Everybody in this town will have their own now apocryphal stories about Canberra’s weekend ghost buses, the ones that never arrive because of a lack of drivers, despite what the timetable might say.
For my son, it was being left stranded in the city and Woden after visiting a friend in the north, and trying to make it home to Weston Creek. It was an experience that galvanised him to get his driver’s licence as soon as possible so he didn’t have to gamble on a notoriously unreliable service.
That was a long time ago now and yet with Canberra, as we are so often told, maturing into a city proper and the Government touting a new integrated public transport network, the evaporation of weekend services is still happening.
Last weekend (4-5 May) Transport Canberra had to cut 4 per cent of services due to not enough drivers volunteering for shifts.

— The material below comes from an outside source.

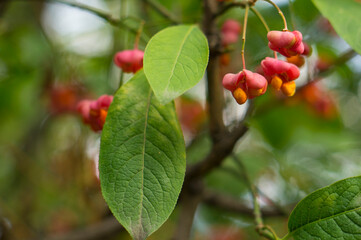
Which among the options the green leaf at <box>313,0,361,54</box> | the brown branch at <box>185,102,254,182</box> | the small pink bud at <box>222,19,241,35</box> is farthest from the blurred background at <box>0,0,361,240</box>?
the green leaf at <box>313,0,361,54</box>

With 36 driver duties not covered, 148 out of the scheduled 3721 services did not happen.
It’s a situation that has been the bane of governments over the years who have tried to wrangle the ACT’s bus drivers into a compulsory seven-day roster but have met consistent intransigence from the Transport Workers Union, which is prepared to go to the picket line over any threat to voluntary weekend shifts.

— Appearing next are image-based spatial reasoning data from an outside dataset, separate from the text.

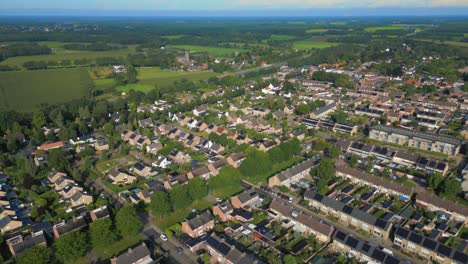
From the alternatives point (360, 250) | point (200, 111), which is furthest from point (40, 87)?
point (360, 250)

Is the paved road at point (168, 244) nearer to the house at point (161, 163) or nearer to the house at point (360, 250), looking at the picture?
the house at point (161, 163)

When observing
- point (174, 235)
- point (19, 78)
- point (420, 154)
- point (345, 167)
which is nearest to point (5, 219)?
point (174, 235)

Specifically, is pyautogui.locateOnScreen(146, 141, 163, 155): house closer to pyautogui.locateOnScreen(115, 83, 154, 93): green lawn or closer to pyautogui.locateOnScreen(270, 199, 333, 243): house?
pyautogui.locateOnScreen(270, 199, 333, 243): house

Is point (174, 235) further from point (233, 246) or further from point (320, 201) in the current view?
point (320, 201)

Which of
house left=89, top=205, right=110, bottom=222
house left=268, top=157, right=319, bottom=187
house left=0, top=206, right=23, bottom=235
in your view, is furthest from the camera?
house left=268, top=157, right=319, bottom=187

Late last year Transport Canberra backed away from demands for compulsory weekend work in its Enterprise Agreement negotiations with the TWU in the face of industrial action, something the Government would have been eager to avoid in the lead-up to launching the new transport network.
Transport Minister Meegan Fitzharris insists the TWU had committed under the terms of the new Enterprise Agreement to ensure that all weekend duties were covered at all times.

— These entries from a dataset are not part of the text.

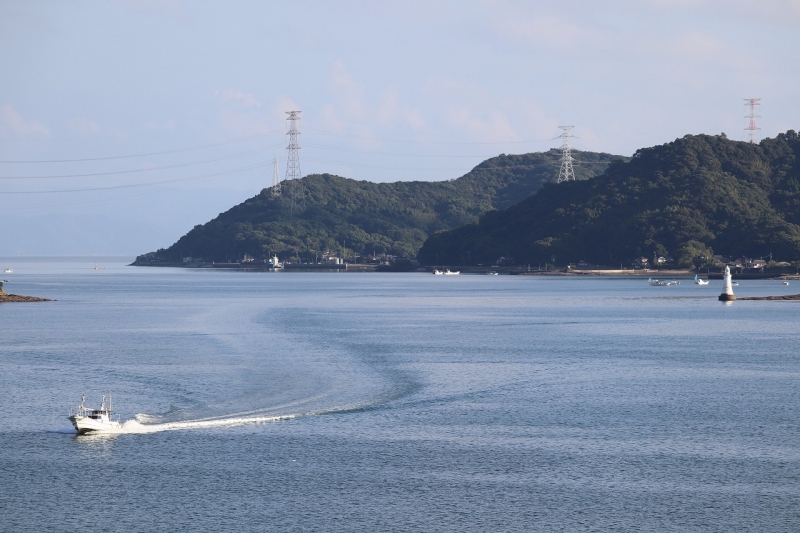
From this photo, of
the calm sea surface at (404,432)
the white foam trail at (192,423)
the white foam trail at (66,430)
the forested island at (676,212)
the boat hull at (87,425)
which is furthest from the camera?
the forested island at (676,212)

“We look forward to continuing to work with the TWU and their members to help ensure they deliver on their commitment and help us deliver a seven-day network for Canberrans,” she said this week.
But TWU ACT branch secretary Klaus Pinkas has dashed any hopes this is the case by declaring the relevant clause was but a hangover from agreements from the 1990s and meant nothing.
What he wants are more drivers recruited to cover the increased services of the new network and Ms Fitzharris says Transport Canberra is busy doing just that.
She said more drivers for both buses and light rail were being recruited and ‘we hope that over time we can meet the community’s expectations with our weekend services’.
This is not the nineties and the community’s expectation is that the buses turn up as per the timetable, unless there is a mechanical reason why it cannot.
It is simply not good enough for a Minister to have to rely on the goodwill of drivers when she is trying build a reliable and efficient public transport network in a growing city where the car remains king, partly due to attitudes like the TWU, which refuses to join other service industries where weekend work is not optional.
Every cancelled service translates into the loss of long-term customers, and continues to damage public transport in the ACT, something the TWU should consider when it next thinks about holding commuters to ransom.
Yes, the loss of a worker condition and potential overtime pay is a serious thing but for the overall health of the public transport system and its future in Canberra. Which is why it’s time for the TWU and Transport Canberra to get creative for a win-win solution.
Then the long-suffering weekend commuter will be a winner too.